Go through the material and copy every line in which "site" appears.

________________________

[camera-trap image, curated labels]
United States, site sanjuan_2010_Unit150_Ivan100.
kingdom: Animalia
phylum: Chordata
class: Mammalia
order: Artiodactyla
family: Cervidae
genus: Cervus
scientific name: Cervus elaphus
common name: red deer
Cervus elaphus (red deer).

________________________

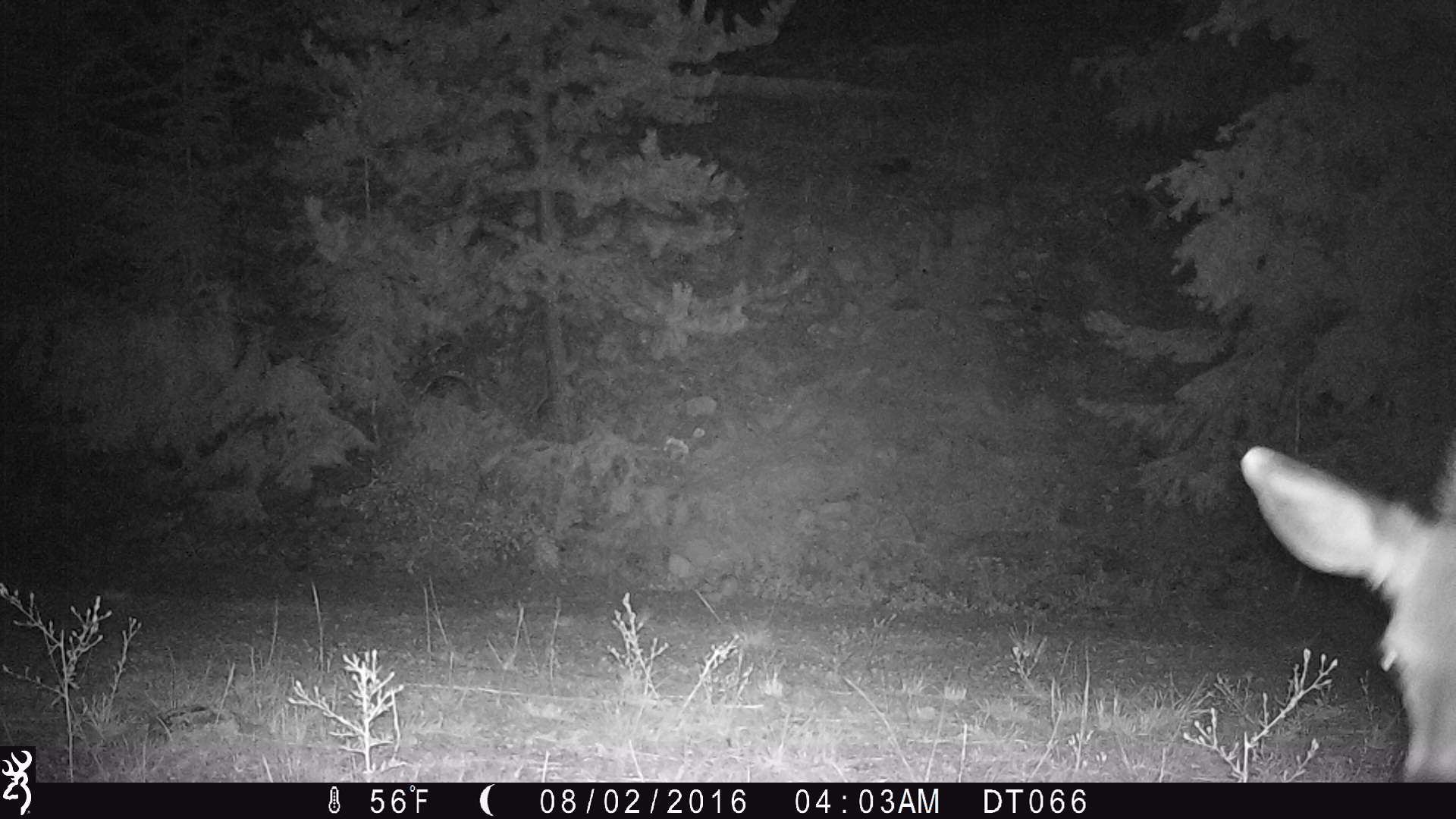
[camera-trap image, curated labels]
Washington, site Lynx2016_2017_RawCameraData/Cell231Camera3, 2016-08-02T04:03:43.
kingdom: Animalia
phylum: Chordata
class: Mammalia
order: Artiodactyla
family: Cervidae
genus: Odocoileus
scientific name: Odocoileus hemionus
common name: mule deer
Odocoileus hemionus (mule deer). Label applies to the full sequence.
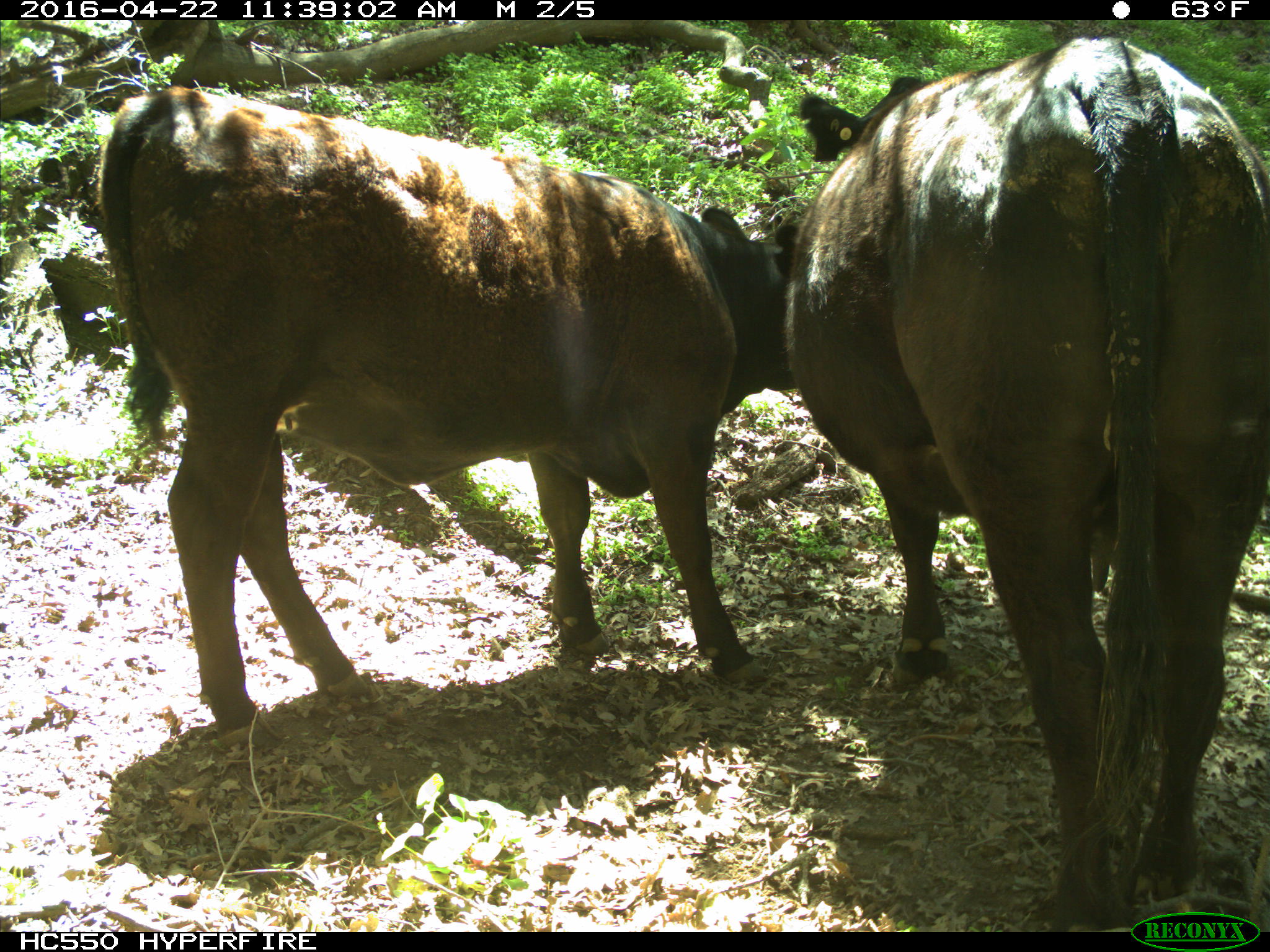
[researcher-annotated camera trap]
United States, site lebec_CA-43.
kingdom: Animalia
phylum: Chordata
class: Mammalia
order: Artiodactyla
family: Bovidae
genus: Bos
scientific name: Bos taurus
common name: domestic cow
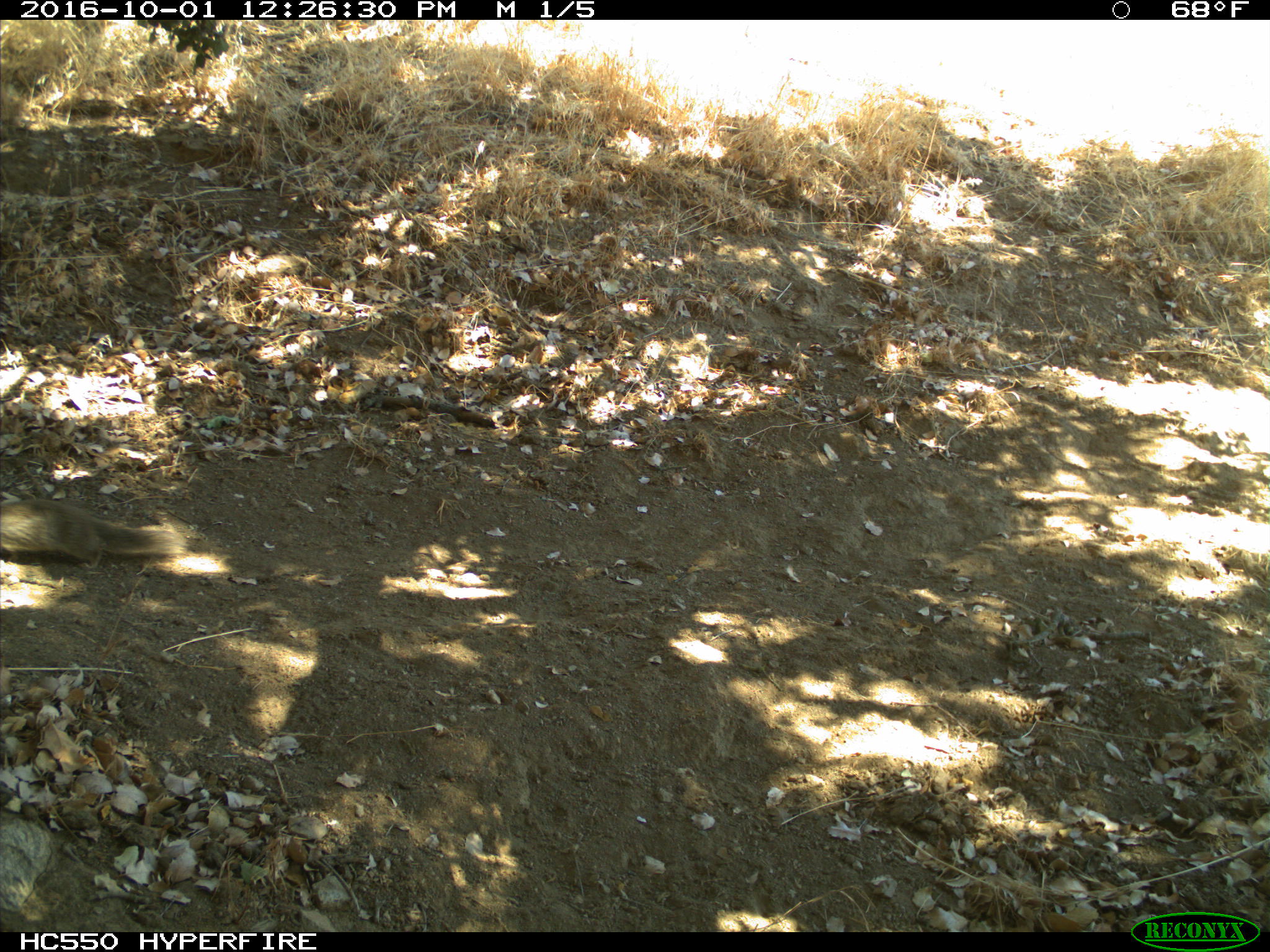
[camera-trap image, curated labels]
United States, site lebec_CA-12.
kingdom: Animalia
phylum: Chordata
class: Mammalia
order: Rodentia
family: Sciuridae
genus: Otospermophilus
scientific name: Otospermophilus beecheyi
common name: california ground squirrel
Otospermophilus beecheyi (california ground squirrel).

________________________

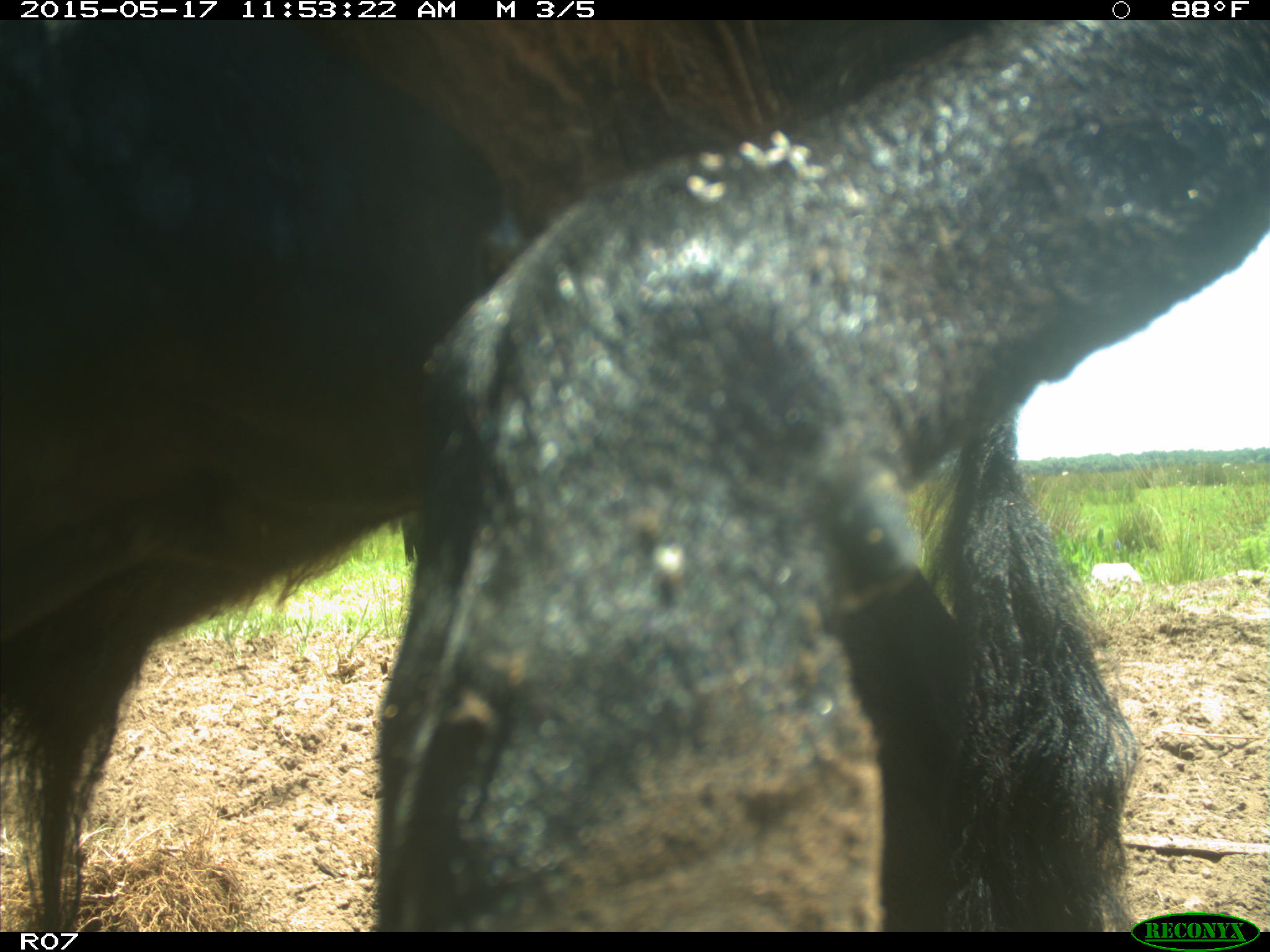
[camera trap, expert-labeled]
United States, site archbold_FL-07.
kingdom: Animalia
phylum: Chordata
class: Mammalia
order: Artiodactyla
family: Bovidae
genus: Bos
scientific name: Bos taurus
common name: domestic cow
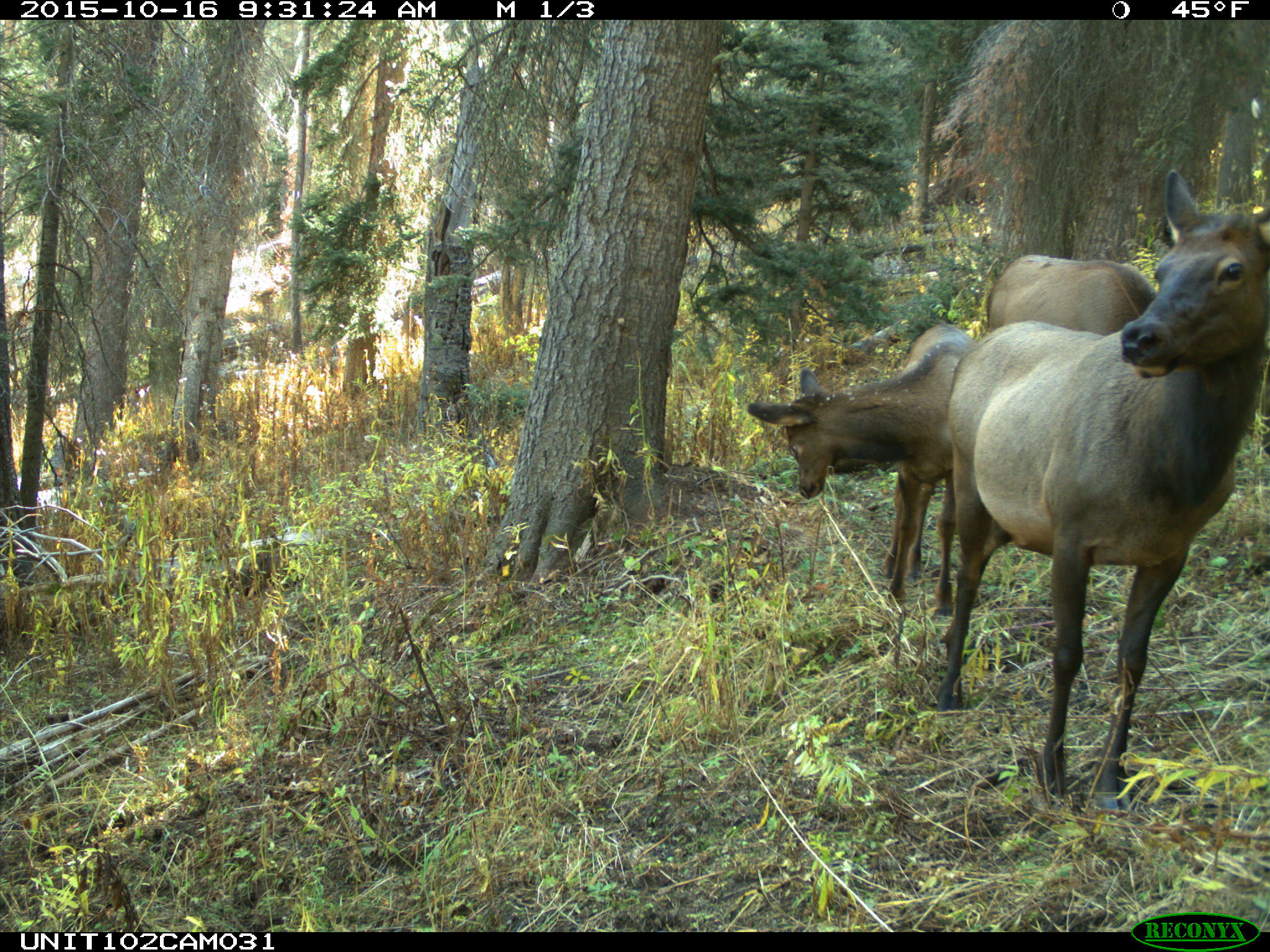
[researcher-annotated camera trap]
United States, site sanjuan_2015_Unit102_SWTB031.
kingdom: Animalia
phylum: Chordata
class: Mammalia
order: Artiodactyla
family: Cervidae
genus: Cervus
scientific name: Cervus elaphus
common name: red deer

________________________

▸ Completed exercise:
United States, site sanjuan_2010_Unit150_Ivan100.
Washington, site Lynx2016_2017_RawCameraData/Cell231Camera3, 2016-08-02T04:03:43.
United States, site lebec_CA-43.
United States, site lebec_CA-12.
United States, site archbold_FL-07.
United States, site sanjuan_2015_Unit102_SWTB031.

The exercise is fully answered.